##### Records for processing

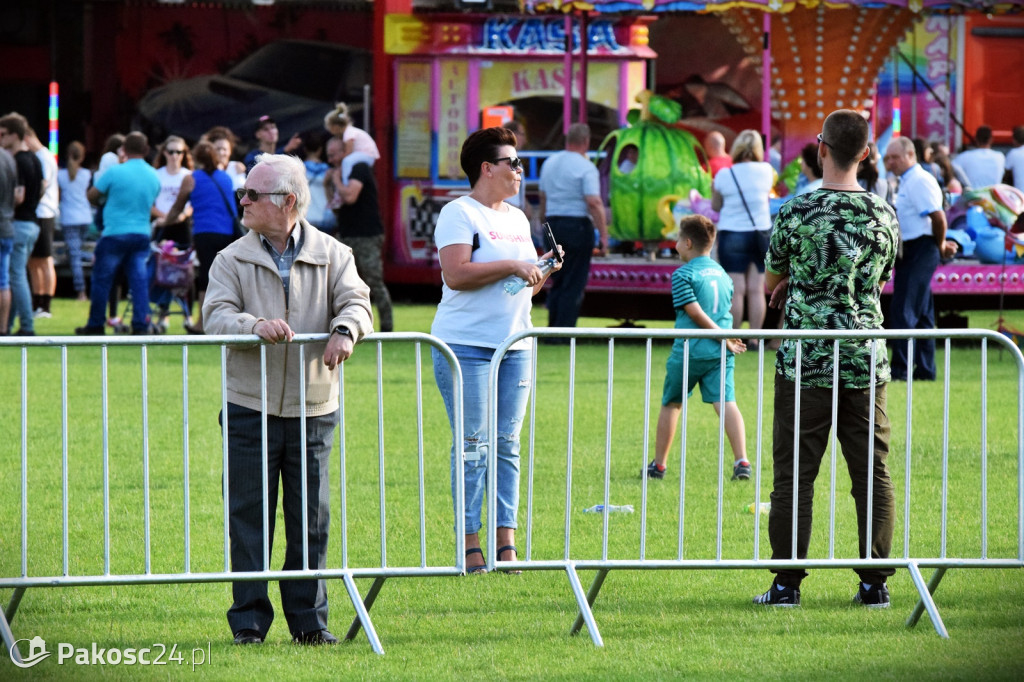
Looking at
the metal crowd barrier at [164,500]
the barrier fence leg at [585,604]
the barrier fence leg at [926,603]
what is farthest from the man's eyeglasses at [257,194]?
the barrier fence leg at [926,603]

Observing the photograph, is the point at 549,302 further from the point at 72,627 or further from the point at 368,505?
the point at 72,627

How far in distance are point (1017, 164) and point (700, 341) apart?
11288 millimetres

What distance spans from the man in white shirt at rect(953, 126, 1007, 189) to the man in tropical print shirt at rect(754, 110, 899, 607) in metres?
12.6

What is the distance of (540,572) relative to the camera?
6344mm

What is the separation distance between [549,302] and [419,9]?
6.67 meters

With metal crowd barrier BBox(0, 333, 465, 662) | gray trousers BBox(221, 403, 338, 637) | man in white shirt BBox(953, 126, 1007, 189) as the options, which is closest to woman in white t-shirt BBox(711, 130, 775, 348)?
metal crowd barrier BBox(0, 333, 465, 662)

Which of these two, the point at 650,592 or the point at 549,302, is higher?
the point at 549,302

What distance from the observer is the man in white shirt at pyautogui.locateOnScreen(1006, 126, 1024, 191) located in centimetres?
1795

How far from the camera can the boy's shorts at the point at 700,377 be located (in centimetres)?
792

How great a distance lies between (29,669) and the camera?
16.0ft

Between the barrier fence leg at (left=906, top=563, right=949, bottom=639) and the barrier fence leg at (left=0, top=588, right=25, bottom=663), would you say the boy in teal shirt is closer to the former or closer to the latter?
the barrier fence leg at (left=906, top=563, right=949, bottom=639)

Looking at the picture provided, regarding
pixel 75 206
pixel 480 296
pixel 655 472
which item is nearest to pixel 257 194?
pixel 480 296

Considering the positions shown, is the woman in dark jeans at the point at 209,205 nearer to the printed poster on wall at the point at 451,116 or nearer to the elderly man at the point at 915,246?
the elderly man at the point at 915,246

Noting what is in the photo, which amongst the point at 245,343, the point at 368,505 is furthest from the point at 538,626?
the point at 368,505
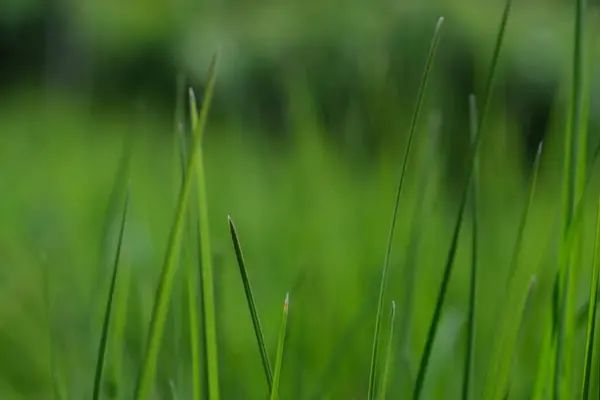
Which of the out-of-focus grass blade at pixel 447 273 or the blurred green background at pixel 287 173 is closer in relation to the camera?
the out-of-focus grass blade at pixel 447 273

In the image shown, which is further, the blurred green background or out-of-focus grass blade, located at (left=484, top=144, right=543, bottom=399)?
the blurred green background

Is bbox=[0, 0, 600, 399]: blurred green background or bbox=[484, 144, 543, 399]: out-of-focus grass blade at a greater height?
bbox=[484, 144, 543, 399]: out-of-focus grass blade

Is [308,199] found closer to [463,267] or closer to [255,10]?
[463,267]

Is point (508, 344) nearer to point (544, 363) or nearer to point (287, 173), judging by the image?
point (544, 363)

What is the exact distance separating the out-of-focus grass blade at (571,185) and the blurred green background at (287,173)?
2cm

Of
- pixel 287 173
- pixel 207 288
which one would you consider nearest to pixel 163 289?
pixel 207 288

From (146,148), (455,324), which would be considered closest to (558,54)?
(146,148)

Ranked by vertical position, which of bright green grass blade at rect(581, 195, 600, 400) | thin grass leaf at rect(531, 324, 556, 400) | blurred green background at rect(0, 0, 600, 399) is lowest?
blurred green background at rect(0, 0, 600, 399)

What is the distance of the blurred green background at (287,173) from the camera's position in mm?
282

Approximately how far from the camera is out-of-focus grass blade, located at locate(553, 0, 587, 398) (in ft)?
0.54

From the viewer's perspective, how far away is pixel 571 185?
0.56 ft

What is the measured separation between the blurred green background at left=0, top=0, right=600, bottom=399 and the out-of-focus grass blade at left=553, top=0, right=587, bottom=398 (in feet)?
0.06

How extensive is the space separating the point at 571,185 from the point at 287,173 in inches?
17.4

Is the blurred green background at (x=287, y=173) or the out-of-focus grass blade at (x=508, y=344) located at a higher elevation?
the out-of-focus grass blade at (x=508, y=344)
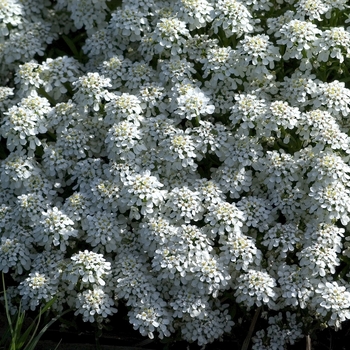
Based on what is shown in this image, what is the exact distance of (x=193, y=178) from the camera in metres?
4.29

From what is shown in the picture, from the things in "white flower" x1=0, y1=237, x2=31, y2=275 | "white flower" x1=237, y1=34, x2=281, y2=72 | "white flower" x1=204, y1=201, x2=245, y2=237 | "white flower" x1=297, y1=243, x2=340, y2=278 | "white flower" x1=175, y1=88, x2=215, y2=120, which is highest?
"white flower" x1=237, y1=34, x2=281, y2=72

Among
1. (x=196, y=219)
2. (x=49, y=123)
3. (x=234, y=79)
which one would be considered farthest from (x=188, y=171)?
(x=49, y=123)

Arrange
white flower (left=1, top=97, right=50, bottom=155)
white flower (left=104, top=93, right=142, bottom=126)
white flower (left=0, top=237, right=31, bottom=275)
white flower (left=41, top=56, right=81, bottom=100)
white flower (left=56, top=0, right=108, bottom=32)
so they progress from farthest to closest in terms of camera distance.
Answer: white flower (left=56, top=0, right=108, bottom=32)
white flower (left=41, top=56, right=81, bottom=100)
white flower (left=1, top=97, right=50, bottom=155)
white flower (left=104, top=93, right=142, bottom=126)
white flower (left=0, top=237, right=31, bottom=275)

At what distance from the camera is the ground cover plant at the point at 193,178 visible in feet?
13.0

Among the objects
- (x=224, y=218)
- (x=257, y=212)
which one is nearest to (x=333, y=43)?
(x=257, y=212)

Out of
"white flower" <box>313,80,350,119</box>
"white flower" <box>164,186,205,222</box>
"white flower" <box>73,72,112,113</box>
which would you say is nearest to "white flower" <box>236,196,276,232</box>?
"white flower" <box>164,186,205,222</box>

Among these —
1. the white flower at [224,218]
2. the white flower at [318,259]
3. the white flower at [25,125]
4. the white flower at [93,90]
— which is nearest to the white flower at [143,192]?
the white flower at [224,218]

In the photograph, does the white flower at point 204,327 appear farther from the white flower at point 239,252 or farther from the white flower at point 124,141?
the white flower at point 124,141

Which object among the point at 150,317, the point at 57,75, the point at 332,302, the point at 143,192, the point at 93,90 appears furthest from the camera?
the point at 57,75

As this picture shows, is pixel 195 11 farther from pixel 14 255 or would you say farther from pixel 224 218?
pixel 14 255

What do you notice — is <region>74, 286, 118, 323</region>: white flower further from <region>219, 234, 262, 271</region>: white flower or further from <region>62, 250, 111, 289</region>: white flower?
<region>219, 234, 262, 271</region>: white flower

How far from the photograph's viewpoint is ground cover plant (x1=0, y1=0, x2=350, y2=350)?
396 centimetres

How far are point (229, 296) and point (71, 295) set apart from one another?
2.84ft

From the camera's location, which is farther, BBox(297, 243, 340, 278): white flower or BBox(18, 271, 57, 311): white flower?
BBox(18, 271, 57, 311): white flower
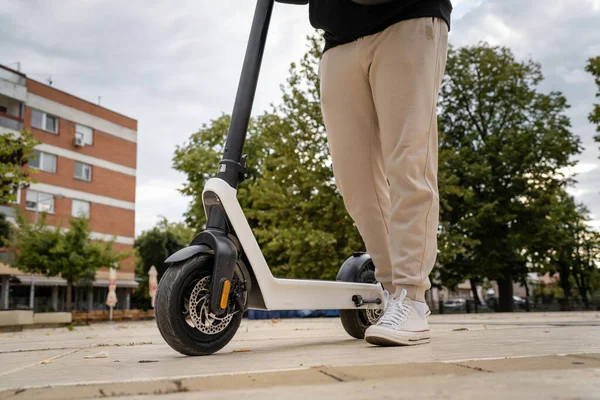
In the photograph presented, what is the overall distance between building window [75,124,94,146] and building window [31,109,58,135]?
1.61 meters

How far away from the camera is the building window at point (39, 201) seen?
35031 mm

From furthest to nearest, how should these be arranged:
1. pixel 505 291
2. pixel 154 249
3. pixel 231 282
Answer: pixel 154 249 → pixel 505 291 → pixel 231 282

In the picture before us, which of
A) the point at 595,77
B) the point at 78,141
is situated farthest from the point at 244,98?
the point at 78,141

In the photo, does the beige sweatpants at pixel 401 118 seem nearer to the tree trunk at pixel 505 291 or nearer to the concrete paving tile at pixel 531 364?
the concrete paving tile at pixel 531 364

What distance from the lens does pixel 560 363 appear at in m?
1.46

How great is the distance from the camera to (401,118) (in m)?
2.83

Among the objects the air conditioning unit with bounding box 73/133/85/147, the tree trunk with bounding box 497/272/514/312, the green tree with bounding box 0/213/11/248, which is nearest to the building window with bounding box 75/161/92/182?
the air conditioning unit with bounding box 73/133/85/147

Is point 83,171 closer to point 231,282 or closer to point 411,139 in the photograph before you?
point 231,282

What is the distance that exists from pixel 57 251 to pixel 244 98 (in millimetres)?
27284

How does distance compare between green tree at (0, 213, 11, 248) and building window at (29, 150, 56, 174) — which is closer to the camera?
green tree at (0, 213, 11, 248)

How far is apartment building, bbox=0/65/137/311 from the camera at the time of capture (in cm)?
3472

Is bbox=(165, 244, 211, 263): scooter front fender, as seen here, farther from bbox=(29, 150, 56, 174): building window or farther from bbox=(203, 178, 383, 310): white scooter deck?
bbox=(29, 150, 56, 174): building window

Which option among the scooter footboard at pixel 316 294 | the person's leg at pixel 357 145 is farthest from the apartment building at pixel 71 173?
the person's leg at pixel 357 145

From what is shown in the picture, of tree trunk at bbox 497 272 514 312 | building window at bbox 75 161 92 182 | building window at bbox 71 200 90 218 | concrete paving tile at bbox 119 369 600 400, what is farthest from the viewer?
building window at bbox 75 161 92 182
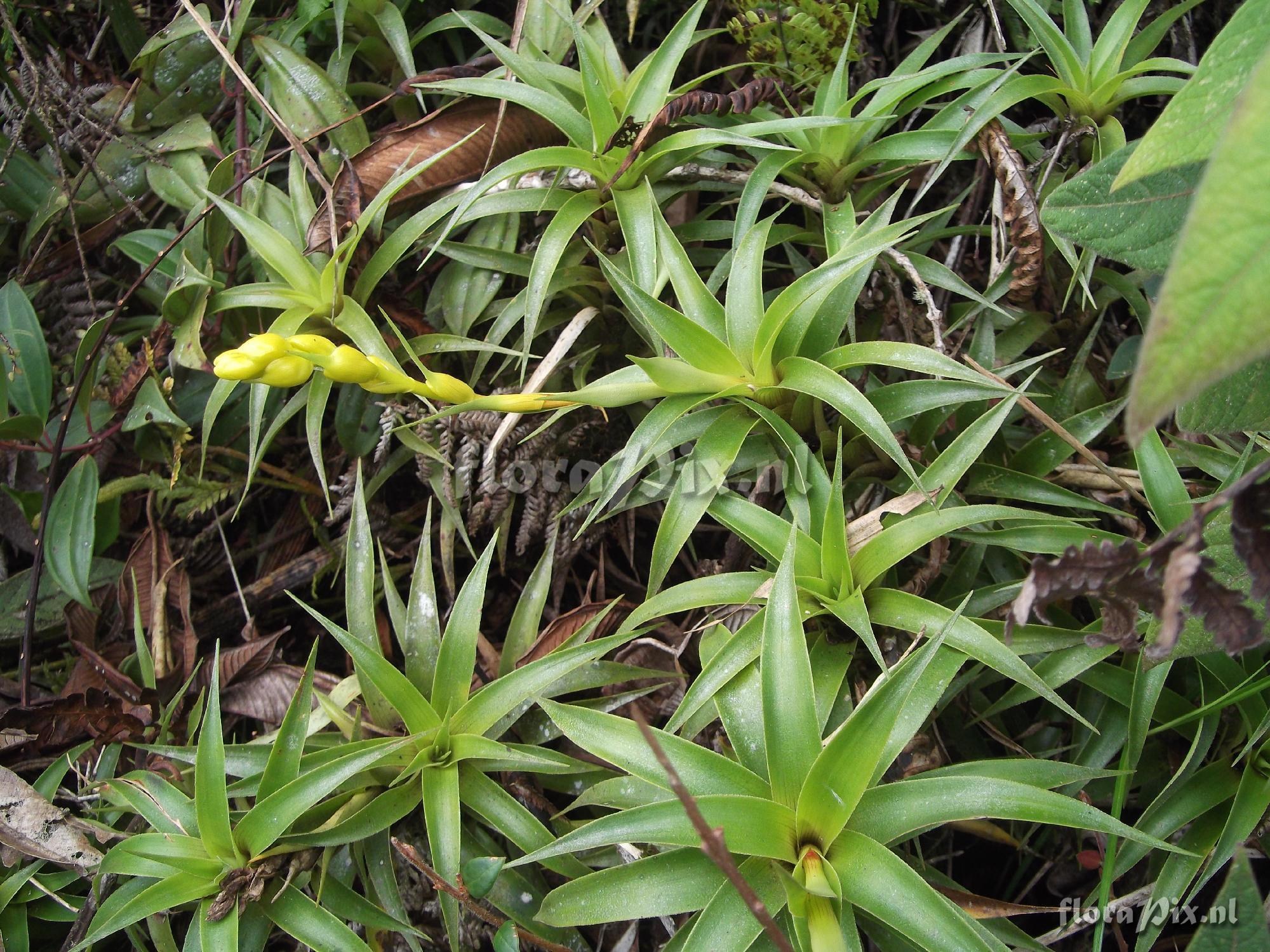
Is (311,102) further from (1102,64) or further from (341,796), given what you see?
(1102,64)

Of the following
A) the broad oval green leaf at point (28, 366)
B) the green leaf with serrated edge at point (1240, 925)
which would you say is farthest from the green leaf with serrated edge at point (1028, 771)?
the broad oval green leaf at point (28, 366)

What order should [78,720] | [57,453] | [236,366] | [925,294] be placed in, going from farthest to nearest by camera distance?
[57,453] → [78,720] → [925,294] → [236,366]

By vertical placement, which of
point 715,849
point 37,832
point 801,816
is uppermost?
point 715,849

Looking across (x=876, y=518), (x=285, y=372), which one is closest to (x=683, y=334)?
(x=876, y=518)

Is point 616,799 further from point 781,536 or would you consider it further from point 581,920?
point 781,536

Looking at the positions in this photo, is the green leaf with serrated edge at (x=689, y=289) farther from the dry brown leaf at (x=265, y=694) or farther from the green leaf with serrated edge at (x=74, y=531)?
the green leaf with serrated edge at (x=74, y=531)

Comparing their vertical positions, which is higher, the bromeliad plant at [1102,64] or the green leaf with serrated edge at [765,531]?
the bromeliad plant at [1102,64]
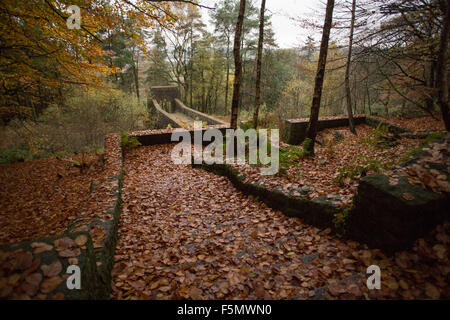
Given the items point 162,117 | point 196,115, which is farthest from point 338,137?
point 162,117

##########

Give the stretch from the line containing "Comparing their vertical" through the end of the rows as a two-column CSV with the header columns text and answer. Each text and its answer go on one CSV line, with each field quoted and any line breaks replaced by spaces. Leave the pictures out.

text,answer
"Comparing their vertical positions, which is higher, the bromeliad plant at [1102,64] or the green leaf with serrated edge at [765,531]?","the bromeliad plant at [1102,64]"
"Given the items point 162,117 | point 196,115, which is farthest from point 338,137?","point 162,117"